Other state reps were riding with Seabaugh when he was charged with DUI

When state House Rep. Devan Seabaugh was arrested on charges of drunken driving, passengers in the Marietta Republican’s car included two other legislators and a staff member of the House GOP caucus.

A caucus spokesman acknowledged via social media that Republican state Reps. Jordan Ridley of Chatsworth and Holt Persinger of Winder were riding in the car when Seabaugh was stopped.

According to reporting by The Marietta Daily Journal, Seabaugh refused a field sobriety test after police say he struck a cyclist with his vehicle while driving in Grant Park on Aug. 8.

He was cited on charges of driving under the influence of alcohol, driving under the influence of drugs and five other infractions. Seabaugh said on social media over the weekend that he was not drunk and has never used drugs.

Political expedience

Airing it out: The ad-tracking firm AdImpact Politics reported that former President Donald Trump’s campaign purchased nearly $24 million of airtime devoted to Georgia as part of a larger ad buy of $37.2 million.
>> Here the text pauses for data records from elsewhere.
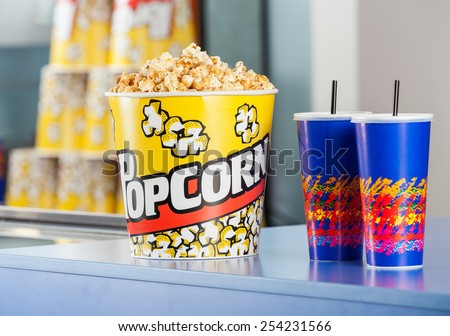 Popcorn bucket with cold drinks on concession counter at cinema - stock photo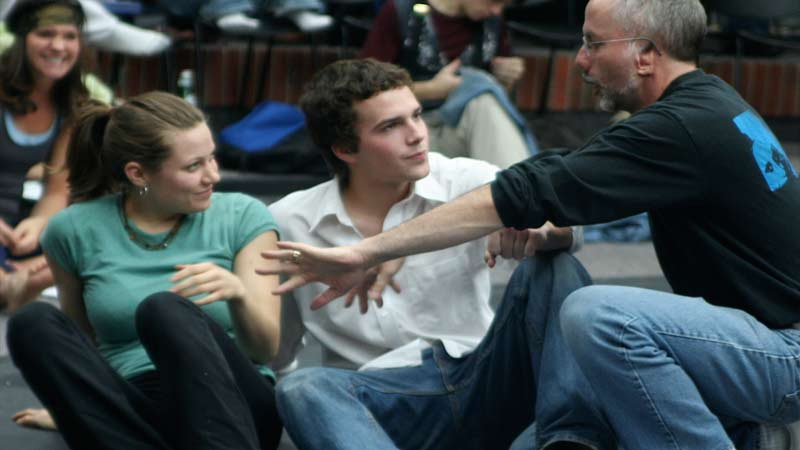 Performance faculty member David Lee-Painter working with acting students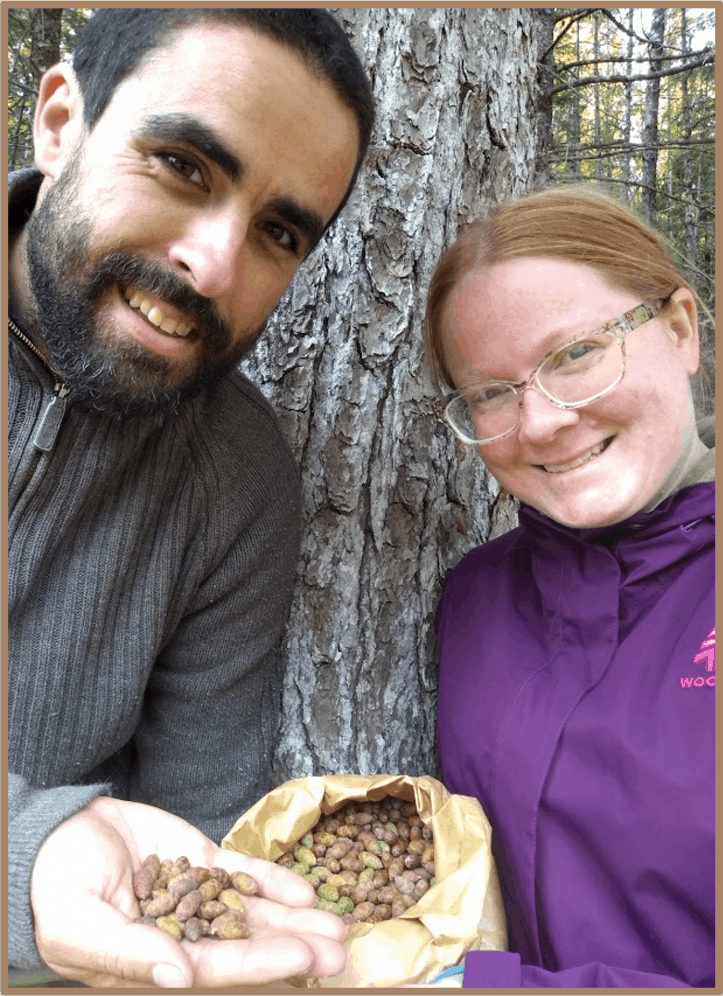 Alain and Sarah holding a bag of hemlock seeds they collected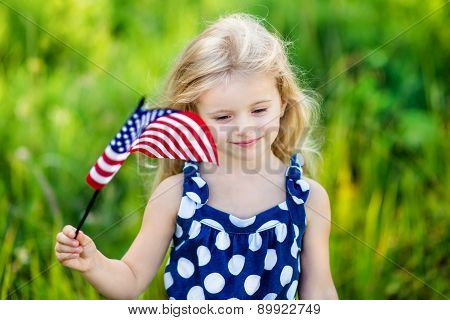 Pretty Pensive Little Girl With Long Curly Blond Hair Holding An American Flag And Smiling On Sunny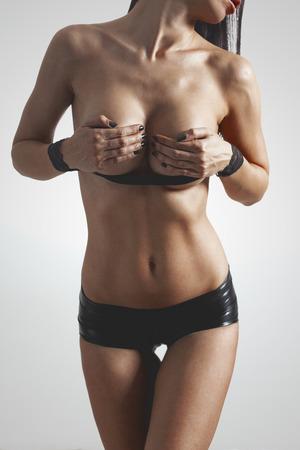 Beautiful brunette woman posing in black leather shorts studio shot photo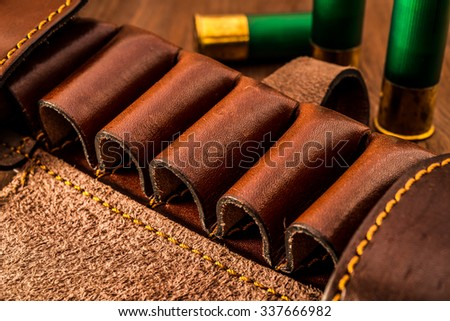 Leather bandolier and hunting cartridges of 12 gauge on the wooden table. Focus on the bandolier - stock photo
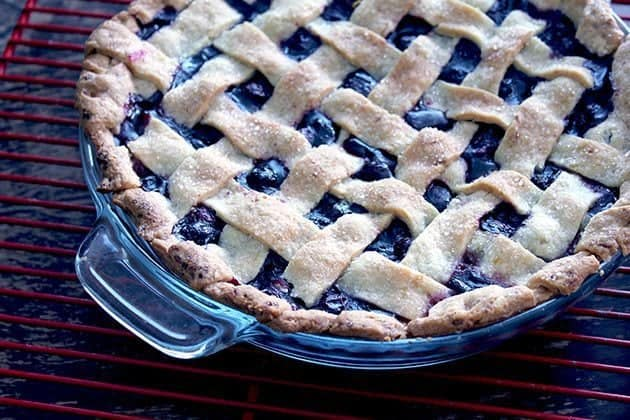 blueberry pie with lemony lattice top in a Pyrex pie pan on red cooling rack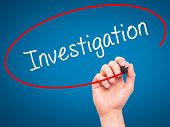 pic of investigation  - Man Hand writing Investigation with marker on transparent wipe board - JPG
Honoring Massey: U.S. Reps. Sanford Bishop, D-Albany, and Buddy Carter, R-St. Simons Island, have filed a bill that would rename the U.S. Department of Agriculture National Poultry Research Center in Athens after Francis “Abit” Massey, who died in June at age 96. He was president emeritus of the Georgia Poultry Federation and a legendary poultry industry lobbyist. Every other member in Georgia’s U.S. House delegation signed on as co-sponsors of the bill except for U.S. Rep. Andrew Clyde, an Athens Republican.